Ho dedicato dieci anni della mia vita all’unico intento di mettermi in condizione di giudicare correttamente l’arte, applicandomi con la stessa fatica intensa e continuativa cui generalmente gli uomini si sottopongono per ottenere una posizione o accumulare una fortuna (...) ho rinunciato a gran parte della mia vita per questo obiettivo, con il desiderio sincero di definire, ed essere in grado di insegnare, la verità riguardo all’arte; nonché di sapere che questa verità, con tempo e fatica, poteva essere definita".Così nella prefazione del terzo volume di Modern Painters John Ruskin dichiarava l’impegno critico, didattico e morale insieme, che è sotteso alla sua impresa più notevole.

Concepito inizialmente come difesa di Turner, il primo volume (1843) si trasforma subito in più ampia rivendicazione dell’alto valore della pittura di paesaggio. Le opere di Turner, mentre, analizzate singolarmente, offrivano la possibilità di verificare in concreto le virtù e verità proprie dell’arte, testimoniavano anche nel loro complesso il rango cui poteva assurgere la pittura di paesaggio, quando questa non fosse intesa quale mero trastullo od occasione per proporre immagini piacevoli (come era accaduto nella tradizione picturesque), ma quale ispirata testimonianza delle verità della natura, quindi della volontà del suo Creatore. Ne scaturiva una lezione morale per l’artista, per il critico, per il pubblico.

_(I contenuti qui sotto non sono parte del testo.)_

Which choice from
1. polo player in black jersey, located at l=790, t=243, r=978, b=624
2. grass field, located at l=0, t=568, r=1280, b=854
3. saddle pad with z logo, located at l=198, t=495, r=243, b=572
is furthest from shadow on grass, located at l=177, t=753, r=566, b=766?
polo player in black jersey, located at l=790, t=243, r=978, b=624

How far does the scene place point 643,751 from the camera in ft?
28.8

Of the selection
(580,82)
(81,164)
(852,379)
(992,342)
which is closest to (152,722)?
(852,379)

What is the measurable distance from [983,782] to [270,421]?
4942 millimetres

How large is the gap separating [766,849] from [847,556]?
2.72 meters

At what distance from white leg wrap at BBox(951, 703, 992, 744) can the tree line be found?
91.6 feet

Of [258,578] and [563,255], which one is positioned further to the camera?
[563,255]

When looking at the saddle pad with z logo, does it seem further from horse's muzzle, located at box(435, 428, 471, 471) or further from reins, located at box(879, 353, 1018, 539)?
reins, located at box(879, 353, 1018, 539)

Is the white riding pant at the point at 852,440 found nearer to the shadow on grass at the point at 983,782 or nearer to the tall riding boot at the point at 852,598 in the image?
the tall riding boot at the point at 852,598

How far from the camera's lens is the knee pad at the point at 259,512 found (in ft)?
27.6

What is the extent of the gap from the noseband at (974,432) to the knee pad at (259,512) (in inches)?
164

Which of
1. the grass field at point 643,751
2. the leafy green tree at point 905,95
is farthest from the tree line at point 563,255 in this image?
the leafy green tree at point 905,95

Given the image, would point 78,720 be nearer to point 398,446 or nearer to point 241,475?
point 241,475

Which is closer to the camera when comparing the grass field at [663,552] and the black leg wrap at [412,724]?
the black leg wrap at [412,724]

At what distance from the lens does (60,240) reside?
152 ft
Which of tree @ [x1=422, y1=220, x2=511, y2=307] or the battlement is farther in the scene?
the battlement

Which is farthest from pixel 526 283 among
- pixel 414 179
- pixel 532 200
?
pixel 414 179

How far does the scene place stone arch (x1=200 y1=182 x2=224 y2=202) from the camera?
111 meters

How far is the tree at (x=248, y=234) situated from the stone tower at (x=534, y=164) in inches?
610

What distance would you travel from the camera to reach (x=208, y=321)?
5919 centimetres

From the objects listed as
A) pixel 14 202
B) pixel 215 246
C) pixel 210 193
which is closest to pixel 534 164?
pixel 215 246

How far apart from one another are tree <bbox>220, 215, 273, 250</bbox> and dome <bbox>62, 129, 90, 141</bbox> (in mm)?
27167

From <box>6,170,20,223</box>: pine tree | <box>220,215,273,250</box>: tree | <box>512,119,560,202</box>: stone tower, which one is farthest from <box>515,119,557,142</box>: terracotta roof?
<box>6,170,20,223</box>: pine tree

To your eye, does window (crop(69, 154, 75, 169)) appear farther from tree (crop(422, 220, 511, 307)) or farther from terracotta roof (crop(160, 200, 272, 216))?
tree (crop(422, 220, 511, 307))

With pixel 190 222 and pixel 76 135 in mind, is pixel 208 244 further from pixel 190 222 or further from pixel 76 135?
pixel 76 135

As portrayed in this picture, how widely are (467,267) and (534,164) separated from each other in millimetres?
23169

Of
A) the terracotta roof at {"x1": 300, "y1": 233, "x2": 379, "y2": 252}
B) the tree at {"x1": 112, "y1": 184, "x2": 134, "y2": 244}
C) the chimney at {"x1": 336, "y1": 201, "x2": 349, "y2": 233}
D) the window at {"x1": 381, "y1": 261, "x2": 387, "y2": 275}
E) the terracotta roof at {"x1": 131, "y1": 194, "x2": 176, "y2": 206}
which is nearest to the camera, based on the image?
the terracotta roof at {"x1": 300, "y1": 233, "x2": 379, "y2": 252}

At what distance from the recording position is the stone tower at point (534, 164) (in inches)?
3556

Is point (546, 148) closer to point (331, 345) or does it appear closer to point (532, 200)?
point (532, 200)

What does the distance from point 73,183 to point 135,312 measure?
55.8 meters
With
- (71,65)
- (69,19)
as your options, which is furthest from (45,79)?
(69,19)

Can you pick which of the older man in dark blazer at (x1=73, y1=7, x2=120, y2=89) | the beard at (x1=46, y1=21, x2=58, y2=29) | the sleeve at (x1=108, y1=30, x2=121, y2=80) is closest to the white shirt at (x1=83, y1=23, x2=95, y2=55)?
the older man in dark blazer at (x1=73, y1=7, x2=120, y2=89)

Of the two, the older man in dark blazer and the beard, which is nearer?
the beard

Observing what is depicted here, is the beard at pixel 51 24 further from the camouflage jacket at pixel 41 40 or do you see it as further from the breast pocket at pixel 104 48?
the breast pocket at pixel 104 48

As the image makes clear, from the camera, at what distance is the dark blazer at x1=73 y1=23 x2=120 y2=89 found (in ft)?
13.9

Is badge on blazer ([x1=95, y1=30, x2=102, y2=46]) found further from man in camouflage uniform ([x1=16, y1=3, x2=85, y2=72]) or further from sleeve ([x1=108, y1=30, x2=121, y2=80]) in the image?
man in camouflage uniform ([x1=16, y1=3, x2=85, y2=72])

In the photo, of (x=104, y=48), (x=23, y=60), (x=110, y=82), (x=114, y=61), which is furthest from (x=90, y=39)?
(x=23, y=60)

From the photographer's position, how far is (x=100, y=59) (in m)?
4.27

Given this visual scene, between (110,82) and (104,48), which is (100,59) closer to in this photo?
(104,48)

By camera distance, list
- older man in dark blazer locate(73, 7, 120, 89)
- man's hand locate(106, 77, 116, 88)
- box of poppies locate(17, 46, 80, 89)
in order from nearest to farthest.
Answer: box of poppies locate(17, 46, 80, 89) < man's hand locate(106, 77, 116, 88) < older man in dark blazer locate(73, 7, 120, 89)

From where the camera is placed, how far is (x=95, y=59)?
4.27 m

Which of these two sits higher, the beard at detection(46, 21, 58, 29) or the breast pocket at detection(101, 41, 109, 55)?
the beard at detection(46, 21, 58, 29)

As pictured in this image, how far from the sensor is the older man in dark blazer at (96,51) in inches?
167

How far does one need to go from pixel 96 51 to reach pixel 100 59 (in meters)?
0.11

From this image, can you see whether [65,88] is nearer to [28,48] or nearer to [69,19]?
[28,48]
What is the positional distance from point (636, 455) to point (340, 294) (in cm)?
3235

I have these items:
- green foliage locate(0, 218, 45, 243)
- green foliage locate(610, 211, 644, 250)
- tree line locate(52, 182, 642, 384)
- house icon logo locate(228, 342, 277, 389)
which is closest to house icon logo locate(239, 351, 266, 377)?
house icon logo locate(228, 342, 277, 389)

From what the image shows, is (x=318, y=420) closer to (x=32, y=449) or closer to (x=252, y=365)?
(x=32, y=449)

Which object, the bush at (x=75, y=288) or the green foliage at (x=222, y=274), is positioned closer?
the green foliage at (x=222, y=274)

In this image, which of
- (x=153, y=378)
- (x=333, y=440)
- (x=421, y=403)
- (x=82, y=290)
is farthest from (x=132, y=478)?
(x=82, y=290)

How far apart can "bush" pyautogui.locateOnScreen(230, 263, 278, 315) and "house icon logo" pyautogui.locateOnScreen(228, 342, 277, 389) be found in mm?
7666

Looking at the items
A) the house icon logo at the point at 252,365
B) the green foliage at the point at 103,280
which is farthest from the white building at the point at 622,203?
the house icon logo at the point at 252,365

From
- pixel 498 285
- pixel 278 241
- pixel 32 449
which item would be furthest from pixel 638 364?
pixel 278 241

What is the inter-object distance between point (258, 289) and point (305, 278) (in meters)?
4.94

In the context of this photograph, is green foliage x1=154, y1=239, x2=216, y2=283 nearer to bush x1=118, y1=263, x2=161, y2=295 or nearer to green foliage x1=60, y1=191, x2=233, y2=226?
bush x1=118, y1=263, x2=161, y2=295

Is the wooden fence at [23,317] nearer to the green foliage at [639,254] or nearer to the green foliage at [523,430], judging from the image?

Fin d’ora il progetto era però ben più ambizioso. Già nell’autunno del 1843, Ruskin confessava che, con il volume pubblicato pochi mesi prima, aveva solo inteso togliere il terreno sotto i piedi degli avversari, dimostrando la veridicità di Turner contro l’accusa ricorrente di non essere simile alla natura, e già prevedeva una continuazione in cui avrebbe meglio approfondito le tematiche del bello e dell’immaginazione. A queste infatti fu dedicato il secondo volume (1846), suddiviso in un’analisi sistematica delle due grandi facoltà della mente, la facoltà teoretica, cioè quella facoltà "che si occupa della percezione morale e dell’apprezzamento delle idee di bellezza", e la facoltà immaginativa, esercitata "riguardando e combinando in un dato modo le idee ricevute dalla natura esteriore". E nell’ambito delle idee di bellezza distingue la bellezza tipica, le cui qualità, osservabili nei fenomeni naturali, sono abbinate ad altrettanti attributi divini, e la bellezza vitale, intesa come "il visibile manifestarsi del felice compimento della propria funzione nelle cose viventi in generale, e in particolare dell’esercizio gioioso e giusto della vita perfetta, nell’uomo".

Il passaggio dalle "idee di verità" affrontate nel primo volume alle "idee di bellezza" è contrassegnato anche da nuove scelte esemplificative, basate sulla recente scoperta, avvalorata nel viaggio italiano del 1845, dei primitivi e di Tintoretto. E mentre questi diventa ora campione di quella particolare accezione (evocativa e non analitica) dell’immaginazione che è l’immaginazione penetrativa, i primitivi e in particolare i loro paesaggi sono discussi a proposito della raffigurazione dell’idealità divina: questa necessita di certe modificazioni, come sono appunto i caratteri di ordine e simmetria perfetti, "tali da poter sembrare compatibili con la natura spirituale che rappresentano, o da essa indotti", adottati dai pittori religiosi nei loro paesaggi.

Già dai primi due volumi si ricava l’impressione di un’opera in fieri, in grado, proprio per la sua struttura non codificata, di raccogliere suggestioni nuove e di rielaborarle all’interno di uno schema concettuale piuttosto elastico.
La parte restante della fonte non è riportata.